STUDY TEXT =
Bangladesh students demand authorities release their leaders – or prepare for the consequences

A Bangladesh student group has vowed to resume protests that sparked a deadly police crackdown and nationwide unrest unless several of their leaders are released from custody.

Bangladesh student protests: leaders arrested or disappeared

Last week’s violence killed at least 205 people – the majority the victims of police violence – in one of the biggest upheavals of prime minister Sheikh Hasina’s 15-year tenure.

Army patrols and a nationwide curfew remain in place more than a week after they were imposed, and a police dragnet has scooped up thousands of protesters including at least half a dozen student leaders.

Members of Students Against Discrimination, whose campaign against Bangladesh civil service job quotas precipitated the unrest, said they would end their week-long protest moratorium.

Representative Abdul Hannan Masud said the group’s chief Nahid Islam and others “should be freed and the cases against them must be withdrawn”.

Masud, who did not disclose his location because he was hiding from authorities, also demanded “visible actions” be taken against government ministers and police officers responsible for the deaths of protesters:

Otherwise, Students Against Discrimination will be forced to launch tough protests… from Monday 29 July…

Islam and two other senior members of the protest group were forcibly discharged from hospital in Bangladesh’s capital Dhaka on Friday 26 July. They were taken away by a group of plainclothes detectives.

He told AFP last week he was being treated at the hospital for injuries police inflicted on him during an earlier round of detention. Islam said he was in fear for his life.

Islam’s mother Momotaz Nahar told reporters outside Bangladesh’s national detective agency, after unsuccessfully asking officers to allow a visit with him, that:

I haven’t seen him since he was picked up… We are worried about his life… I want my son back.

Home minister Asaduzzaman Khan has said the trio were taken into custody for their own safety but did not confirm if they had been formally arrested.

Deadly police violence against peaceful protesters

At least 9,000 people have been arrested nationwide since the unrest began, according to Prothom Alo, Bangladesh’s largest daily newspaper.

Khan said 147 people had been killed in clashes so far in the government’s first toll, published a day after Students Against Discrimination gave its own preliminary count of 266.

Khan told reporters that police had operated with restraint and only fired on demonstrators to protect government buildings:

Despite the killing of their fellow officers, they showed extreme levels of patience. But when they saw that the properties could not be protected, then police were forced to open fire.

DATA SHOWN =
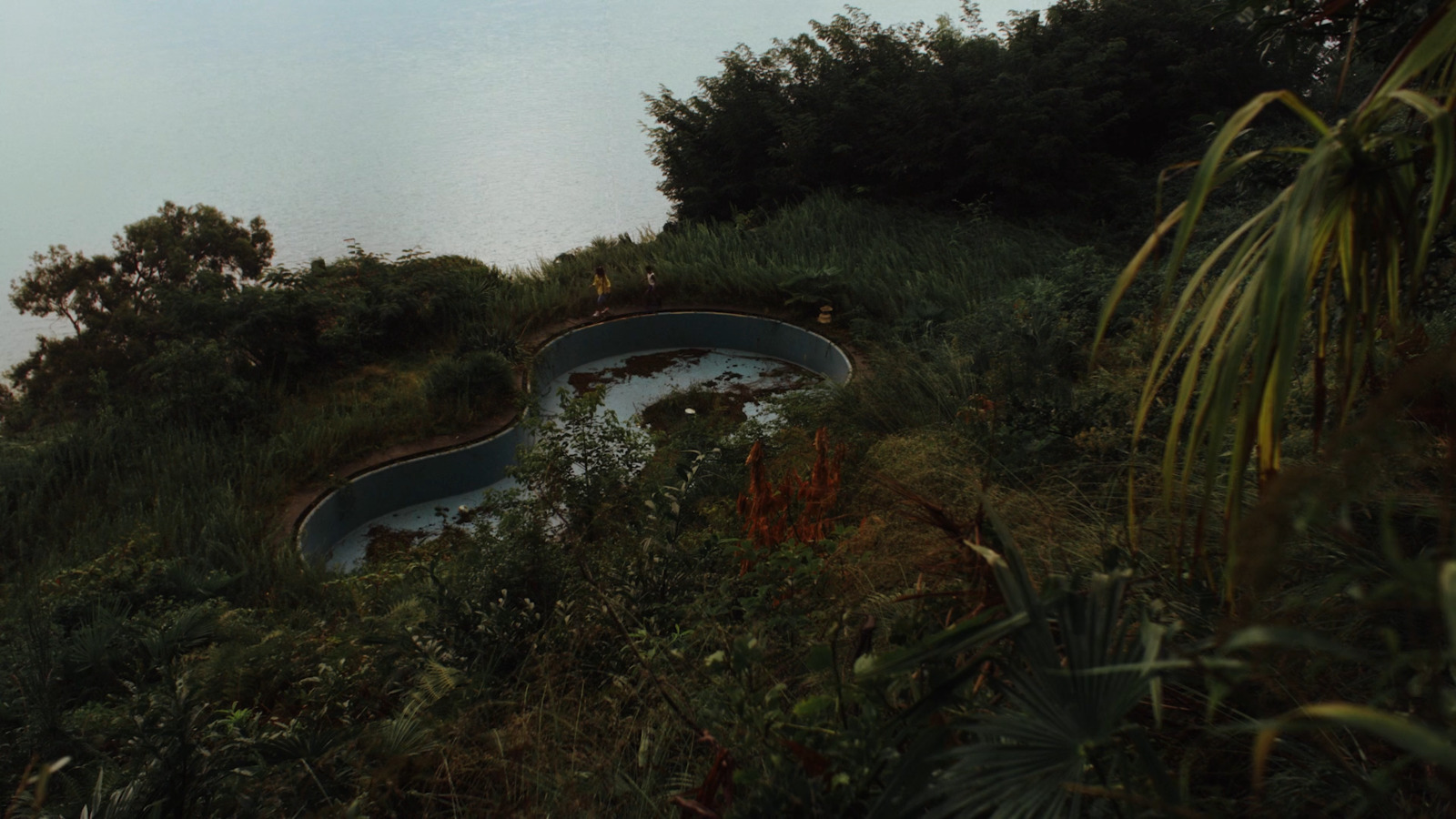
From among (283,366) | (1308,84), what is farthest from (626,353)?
--
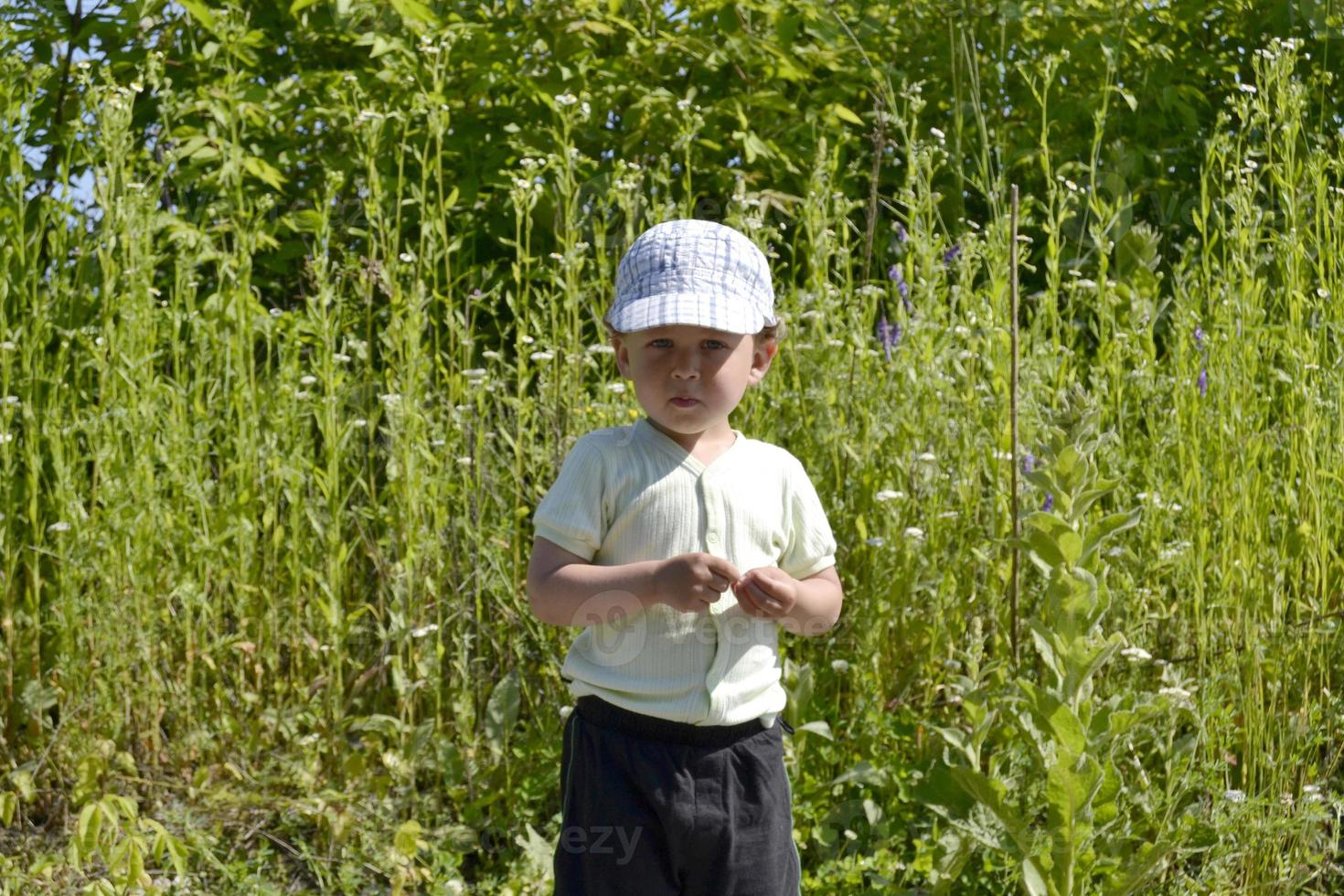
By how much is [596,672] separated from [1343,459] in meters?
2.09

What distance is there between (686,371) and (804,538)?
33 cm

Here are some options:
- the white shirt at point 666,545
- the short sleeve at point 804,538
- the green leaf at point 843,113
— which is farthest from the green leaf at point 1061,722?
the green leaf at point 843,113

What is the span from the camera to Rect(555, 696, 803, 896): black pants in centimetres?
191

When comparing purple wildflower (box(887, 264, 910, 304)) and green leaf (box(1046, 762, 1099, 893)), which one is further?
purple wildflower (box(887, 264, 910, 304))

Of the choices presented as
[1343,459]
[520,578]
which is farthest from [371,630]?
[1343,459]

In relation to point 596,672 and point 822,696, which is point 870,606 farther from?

WHAT TO WORK ON =
1. Can you reproduce the Bangladesh student protest report between "Islam and two" and "of plainclothes detectives.", inclusive?
2. How would you resume the Bangladesh student protest report after its last sentence?
These lines have nothing to do with the report on the Bangladesh student protests.

ANSWERS TO THE EXERCISES =
1.
Islam and two other senior members of the protest group were forcibly discharged from hospital in Bangladesh’s capital Dhaka on Friday 26 July. They were taken away by a group of plainclothes detectives.

2.
In reality, protests had remained largely peaceful until attacks on demonstrators by police and pro-government student groups last week.

A curfew imposed last weekend remains in force but it has been progressively eased through the week, a sign of the Hasina government’s confidence that order was gradually being restored.

One small street rally held in Dhaka on Sunday 28 July to demand Hasina’s resignation was quickly dispersed by police.

Bangladesh’s mobile internet network was restored on 28 July afternoon, 11 days after a nationwide blackout imposed at the height of the unrest.

Fixed line broadband connections were restored on Tuesday 23 July but the vast majority of Bangladesh internet users rely on mobile devices to connect with the world.

Bangladesh: righting an injustice

Protests began over the reintroduction of a quota scheme reserving more than half of all Bangladesh government jobs for certain groups. As the Canary previously reported:

The Awami League government originally established the system after 1972 to help disadvantaged groups. Now, it faces criticism for favouring individuals with political connections, rather than merit. This has caused frustration among young people, who feel their job opportunities are being unfairly limited…

In 2012, the Bangladesh Public Service Commission increased the percentage of reserved jobs to 56% by adding a 1% quota for disabled people. In 2018, the government abolished the first and second-class job quota system in response to protests. However, on 5 June, the High Court ruled this cancellation as unlawful and the government has appealed the decision.

With around 18 million young people in Bangladesh out of work, according to government figures, the move deeply upset graduates facing an acute employment crisis.

The Supreme Court cut the number of reserved jobs last week but fell short of protesters’ demands to scrap the quotas entirely.

All this comes against a backdrop of Hasina’s government misusing state institutions to entrench its hold on power and stamping out dissent, including the extrajudicial killing of opposition activists.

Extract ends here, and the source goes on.